Hai Mudrakells (empressmaruja) wrote in omonatheydidnt,
Hai Mudrakells
empressmaruja
omonatheydidnt

An editorial about the fierce idol group South Korea will never(?) get to see

[EDITORIAL] N.O.M: Helping or Hindering Acceptance of Homosexuality in South Korea?



‘Nature of Man’ or N.O.M as they are more commonly known are a 4 member, all male K-Pop group that debuted with their first single ‘A Guys’ back in August of this year. When considering the plethora of K-Pop rookies coming out seemingly every month, it might not surprise you if you missed their promotional period. It might surprise you when you learn more about them though, because their concept is very unusual – often dubbed ‘3rd sexuality’, but perhaps better known to you and I as homosexuality.



Even in the 21st century, homosexuality is not accepted within many societies and, much like the issue of racism, homophobia is and probably always will be present in some form or another within this world. South Korea’s overall attitude towards homosexuality is not very open and accepting, with only one actor – Hong Suk Chun – coming out openly as gay. Now, I am not trying to draw binary opposites by saying: “All of South Korea is homophobic and the UK is not!”, that would be ridiculous! However, speaking on a very general level of course, South Korea has quite a long way to go in terms on acceptance of both male and female homosexuality and Suk Chun’s apparent struggles since coming out is testament of this.
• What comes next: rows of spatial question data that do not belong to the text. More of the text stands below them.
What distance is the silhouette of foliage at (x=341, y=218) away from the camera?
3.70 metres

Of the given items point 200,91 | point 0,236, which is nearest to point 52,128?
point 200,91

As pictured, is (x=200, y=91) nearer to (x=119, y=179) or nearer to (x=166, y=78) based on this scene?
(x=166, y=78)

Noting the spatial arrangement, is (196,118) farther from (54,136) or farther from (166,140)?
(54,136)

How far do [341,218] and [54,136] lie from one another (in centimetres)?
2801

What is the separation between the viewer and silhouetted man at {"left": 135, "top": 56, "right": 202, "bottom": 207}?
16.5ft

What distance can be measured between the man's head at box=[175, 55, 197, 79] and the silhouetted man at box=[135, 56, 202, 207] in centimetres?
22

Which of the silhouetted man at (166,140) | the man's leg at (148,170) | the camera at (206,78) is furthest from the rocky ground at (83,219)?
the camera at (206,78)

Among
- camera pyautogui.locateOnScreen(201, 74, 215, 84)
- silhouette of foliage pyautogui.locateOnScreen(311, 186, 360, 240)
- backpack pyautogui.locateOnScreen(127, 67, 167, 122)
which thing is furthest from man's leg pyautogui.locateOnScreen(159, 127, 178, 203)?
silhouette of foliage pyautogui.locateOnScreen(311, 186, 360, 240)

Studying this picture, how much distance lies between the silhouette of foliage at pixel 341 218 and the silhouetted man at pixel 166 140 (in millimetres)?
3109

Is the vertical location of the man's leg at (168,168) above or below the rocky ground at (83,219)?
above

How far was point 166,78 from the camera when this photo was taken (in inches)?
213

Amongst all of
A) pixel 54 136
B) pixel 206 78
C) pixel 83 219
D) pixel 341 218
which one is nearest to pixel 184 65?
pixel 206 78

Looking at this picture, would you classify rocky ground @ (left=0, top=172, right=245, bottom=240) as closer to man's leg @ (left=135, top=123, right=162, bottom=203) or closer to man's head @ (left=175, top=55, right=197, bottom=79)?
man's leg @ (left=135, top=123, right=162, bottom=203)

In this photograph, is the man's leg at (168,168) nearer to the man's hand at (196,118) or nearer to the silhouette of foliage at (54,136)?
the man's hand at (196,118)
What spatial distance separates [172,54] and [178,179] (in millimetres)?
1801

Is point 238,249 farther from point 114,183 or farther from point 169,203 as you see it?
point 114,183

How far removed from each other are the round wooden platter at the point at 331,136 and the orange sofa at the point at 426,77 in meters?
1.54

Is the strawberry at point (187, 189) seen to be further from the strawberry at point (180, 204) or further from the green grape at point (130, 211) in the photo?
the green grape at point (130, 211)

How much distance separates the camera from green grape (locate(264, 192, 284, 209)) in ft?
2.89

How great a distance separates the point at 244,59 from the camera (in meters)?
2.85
The very fact that I completely missed N.O.M’s debut and promotions, that I only find out about them through a fellow UKP staff and that it seems quite hard to locate substantial coverage of the group also speaks volumes.

There are also some problems that arise for me when I also consider the group themselves. Their concept is highly homo-erotic in nature and features that stereotypical sexualisation of male homosexuality with all the leather, caps and mini-jackets. Many people have come to the conclusion that the members themselves are homosexual, but that is irrelevant to me. What I can see in their image however, is the gross commodification of male homosexuality. I have a few gay friends and I can empathise with their frustration at the pressure they feel to live up to the media’s portrayal of homosexuality and I cannot help but feel that N.O.M are perpetuating this, and considering how hard it must be to get noticed on the K-Pop scene, the cynical side of me sees the producers of N.O.M rubbing their hands together in glee.

Then again, this concept has clearly not been all that successful when confronted with obstacle of using the South Korean media to promote it. This group has basically faced a shutdown in terms of media platforms made available to them precisely because of their controversial image. It makes me feel that my prior cynicism is misplaced, surely they would have known the adverse reaction they were opening themselves up to by taking on this position? Perhaps they are using this concept for more genuine reasons than to simply shock and gain attention?

The fellow staff member that brought this group to my attention suggested the idea that their concept partly existed to parody the homosexual undertones and homo-eroticism that is already present in the world of K-Pop. The area of ‘fanservice’ instantly comes to mind here, where idols of the same-sex will often engage in intimate ‘skinship’ to the delight of many fans and often entertain the ‘shippers’ of many same-sex idol couples created through fans’ slash-fiction writing. There are also many occasions where games in variety shows will encourage idol members to connect their bodies and lips (through paper), the results are often passed off as comedic accidents, but the very fact that these groups are participating in such games has a latent homo-erotic vibe to it.

Whether the intentions of N.O.M and their producers and pure or not, this is a representation of homosexuality in South Korea and, whether or not I agree with the nature of these representations, I think it is much-needed in a country where only one celebrity has come forward to express his homosexuality. Even though N.O.M’s concept may perpetuate hyper-sexualised stereotypes of homosexuality, I hope it gives the homosexual men and women of South Korea the strength to be happy in themselves and the knowledge that they are not alone. I sense that, much like in Britain, the younger generations are often more accepting of homosexuality than the older generations. Perhaps the passing of time and the presence of public figures such as Suk Chun and N.O.M will increase the acceptance of sexualities other than the heterosexual in South Korea.